De acordo com o artigo, o benefício atual do marido aos 66 anos seria um valor base, mas esperar até os 70 o aumentaria em 8% ao ano após a idade plena de aposentadoria, resultando nesses US$ 800 adicionais por mês. Essa estratégia de reivindicação adiada é promovida pela Administração da Seguridade Social como uma forma de maximizar os benefícios, potencialmente levando a pagamentos totais mais altos se o indivíduo viver mais que a média.

O planejador financeiro Michael Kitces, referenciado na peça, explica a análise de ponto de equilíbrio: 'Se você viver além do ponto de equilíbrio, adiar é melhor; caso contrário, reivindicar mais cedo fornece mais dinheiro adiantado.' Para esse casal, a idade de ponto de equilíbrio é por volta de 80 anos, significando que se o marido viver além disso, esperar compensa. No entanto, como provedor, o fluxo de caixa imediato pode ser crucial para cobrir despesas ou apoiar a esposa.

Os benefícios conjugais adicionam outra camada. A esposa poderia reivindicar seus próprios benefícios ou até 50% dos do marido na idade plena de aposentadoria dele, mas estratégias como arquivar e suspender — agora restritas — outrora permitiam mais flexibilidade. As regras atuais exigem coordenação cuidadosa para evitar benefícios de sobrevivente reduzidos.

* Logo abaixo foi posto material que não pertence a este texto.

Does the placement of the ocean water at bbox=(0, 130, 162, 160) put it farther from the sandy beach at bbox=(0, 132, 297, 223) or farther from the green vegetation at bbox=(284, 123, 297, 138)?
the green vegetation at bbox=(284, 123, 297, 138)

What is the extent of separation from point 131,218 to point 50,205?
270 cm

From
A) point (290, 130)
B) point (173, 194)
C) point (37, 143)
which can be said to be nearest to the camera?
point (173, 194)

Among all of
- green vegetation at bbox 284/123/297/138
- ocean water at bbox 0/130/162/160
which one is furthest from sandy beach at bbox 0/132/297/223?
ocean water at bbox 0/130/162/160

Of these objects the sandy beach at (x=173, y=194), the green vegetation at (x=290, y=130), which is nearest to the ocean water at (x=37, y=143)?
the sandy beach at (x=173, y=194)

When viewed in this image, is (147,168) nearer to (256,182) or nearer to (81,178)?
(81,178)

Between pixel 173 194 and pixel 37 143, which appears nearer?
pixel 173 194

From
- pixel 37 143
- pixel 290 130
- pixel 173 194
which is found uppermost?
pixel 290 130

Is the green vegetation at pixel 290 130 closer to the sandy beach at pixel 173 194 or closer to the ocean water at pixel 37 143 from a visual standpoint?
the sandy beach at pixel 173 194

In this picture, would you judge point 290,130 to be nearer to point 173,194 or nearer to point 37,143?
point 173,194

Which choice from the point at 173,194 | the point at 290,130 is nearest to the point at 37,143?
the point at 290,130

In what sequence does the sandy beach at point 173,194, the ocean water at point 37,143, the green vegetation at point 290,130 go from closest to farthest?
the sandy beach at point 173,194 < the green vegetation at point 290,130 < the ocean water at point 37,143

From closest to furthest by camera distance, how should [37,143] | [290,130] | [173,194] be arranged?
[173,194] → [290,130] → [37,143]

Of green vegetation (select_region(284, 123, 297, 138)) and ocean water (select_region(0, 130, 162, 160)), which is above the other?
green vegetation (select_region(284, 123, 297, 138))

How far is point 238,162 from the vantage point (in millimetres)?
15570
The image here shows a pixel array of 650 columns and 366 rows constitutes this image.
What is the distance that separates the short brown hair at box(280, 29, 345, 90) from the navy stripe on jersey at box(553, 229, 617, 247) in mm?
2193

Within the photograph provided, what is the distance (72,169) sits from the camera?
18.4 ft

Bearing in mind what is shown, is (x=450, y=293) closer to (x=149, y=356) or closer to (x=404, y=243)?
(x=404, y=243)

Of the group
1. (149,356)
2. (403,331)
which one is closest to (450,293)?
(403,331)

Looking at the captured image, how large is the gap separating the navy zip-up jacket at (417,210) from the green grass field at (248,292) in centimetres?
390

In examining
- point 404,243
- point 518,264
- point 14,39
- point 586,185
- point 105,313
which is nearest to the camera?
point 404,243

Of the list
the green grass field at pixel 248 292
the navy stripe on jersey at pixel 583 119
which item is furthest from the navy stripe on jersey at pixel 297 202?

Especialistas alertam contra uma abordagem de tamanho único. Fatores de saúde desempenham um papel; se o marido tiver longevidade na família, adiar faz sentido. Por outro lado, se a saúde for incerta ou a família precisar de renda agora, reivindicar aos 66 preserva a liquidez. O artigo observa que a expectativa de vida média para homens aos 66 é de cerca de 84 anos, inclinando ligeiramente para o adiamento na maioria dos casos.

No final, o conselho enfatiza consultar um consultor financeiro para modelagem personalizada, considerando impostos, retornos de investimento e prêmios do Medicare, que aumentam com renda mais alta da Seguridade Social. Este caso destaca o desafio mais amplo para milhões: equilibrar a segurança de curto prazo com ganhos de longo prazo em uma paisagem de aposentadoria imprevisível.